Indeed, many parents emotionally wound their children under the guise of ‘kidding around’ or ‘just trying to be humorous.’

Destructive, hurtful or harmful humor is usually an expression of underlying negative feelings such as hatred, anger, hostility, resentment or, as in the case of the personal examples that I’ve provided above, sadism. 

Often, too, these underlying negative feelings have not been caused by the victim of the destructive humor, but by others who the user of the destructive humor is not in a position to inact revenge upon – instead, s/he displaces the underlying negative feelings onto an innocent victim.

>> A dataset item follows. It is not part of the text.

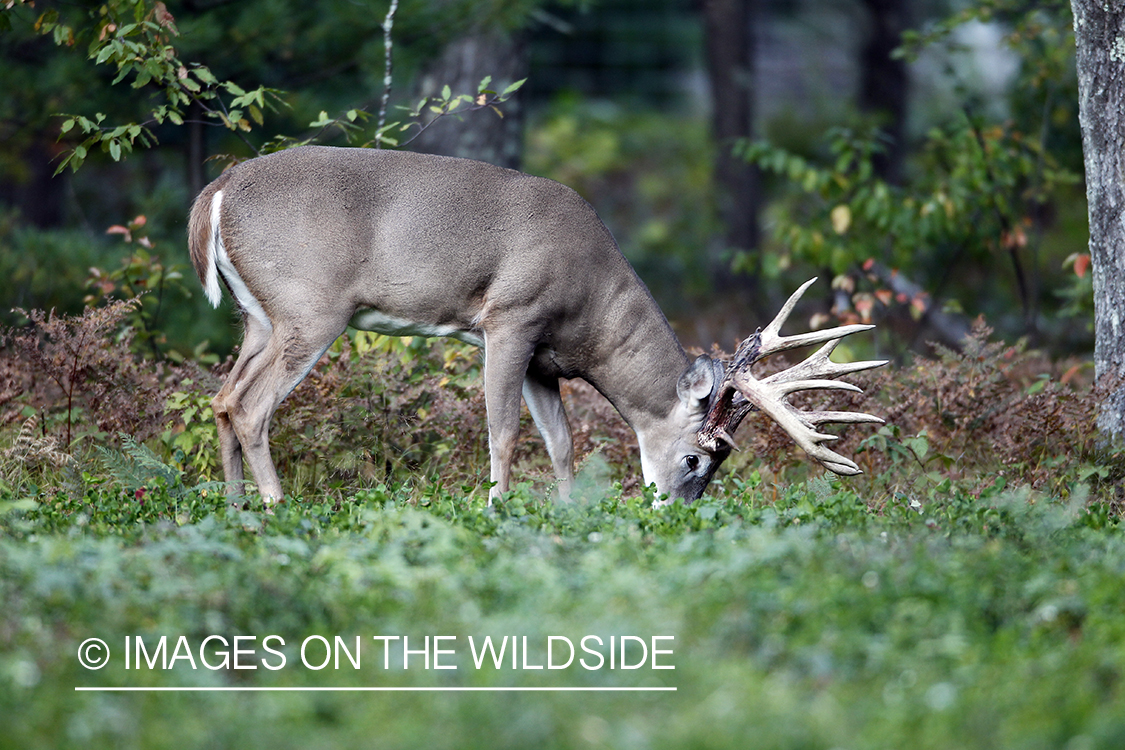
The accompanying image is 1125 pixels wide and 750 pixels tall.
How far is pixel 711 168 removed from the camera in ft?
56.3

There are several categories of harmful and destructive humor which include the following:

– ridicule/sarcasm

– put-downs/derision/belittling

– ‘humor’ that demeans and devalues an individual

– sarcasm

– sexist/racist/otherwise offensively discriminatory ‘jokes’

– practical jokes

– tickling

It should be borne in mind, also, that if we complain about being the object of cruel and hurtful humor, we may find ourselves accused of ‘not being able to take a joke’, or of ‘being oversensitive’ , that it was ‘just teasing’ or, especially irritatingly, being told that we need to ‘lighten up.’

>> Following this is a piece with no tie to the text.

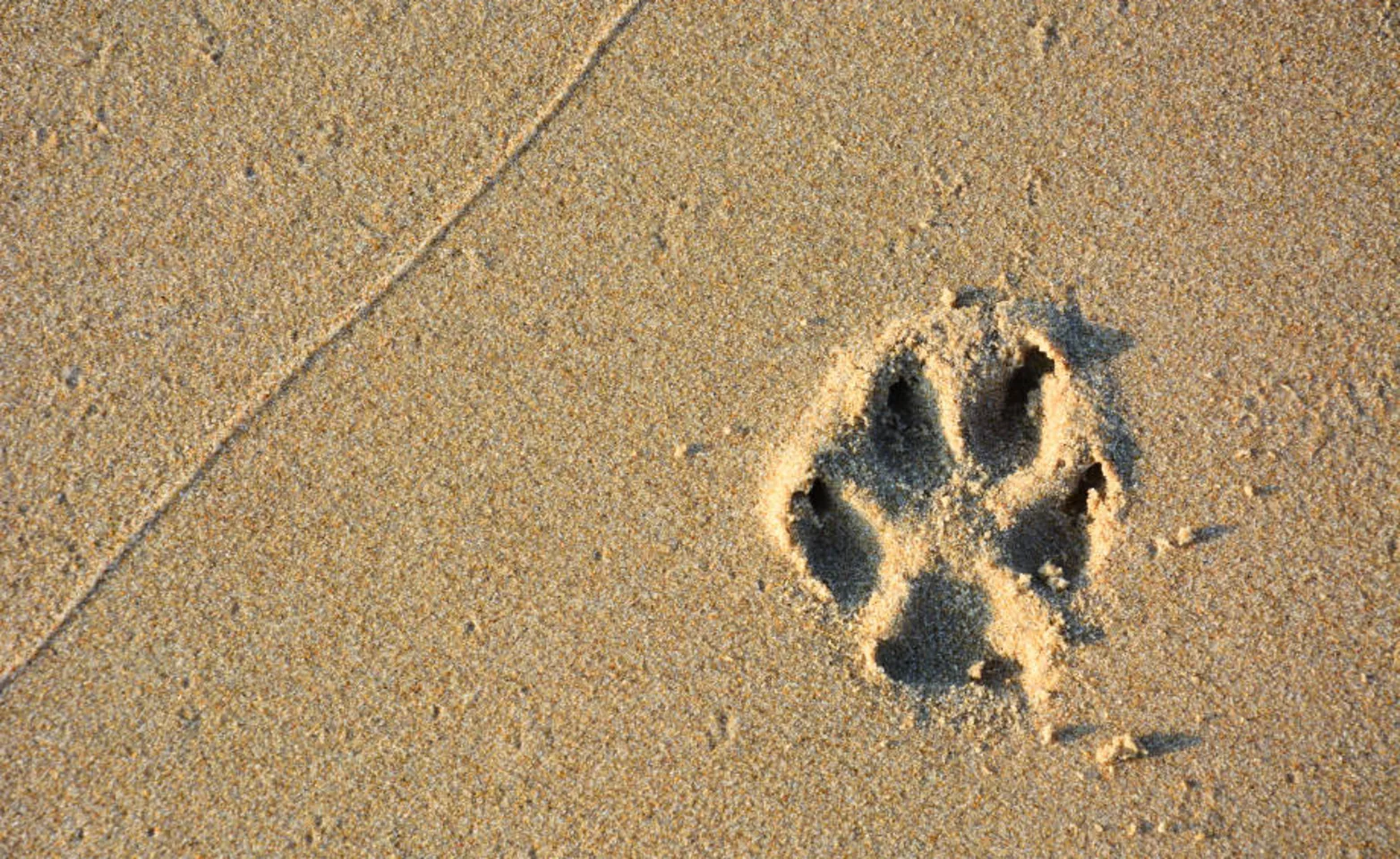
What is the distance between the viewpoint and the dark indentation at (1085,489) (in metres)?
1.76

There are, however, various methods that can be used to discourage others from using destructive humor. These include:

– don’t ‘play along’ by joining in the laughter just because you feel pressured to do so

– bluntly state you do not find the ‘joke’ funny or that it’s not your kind of humor (people who laugh at everything, paradoxically, often have little sense of humor and certainly lack discernment)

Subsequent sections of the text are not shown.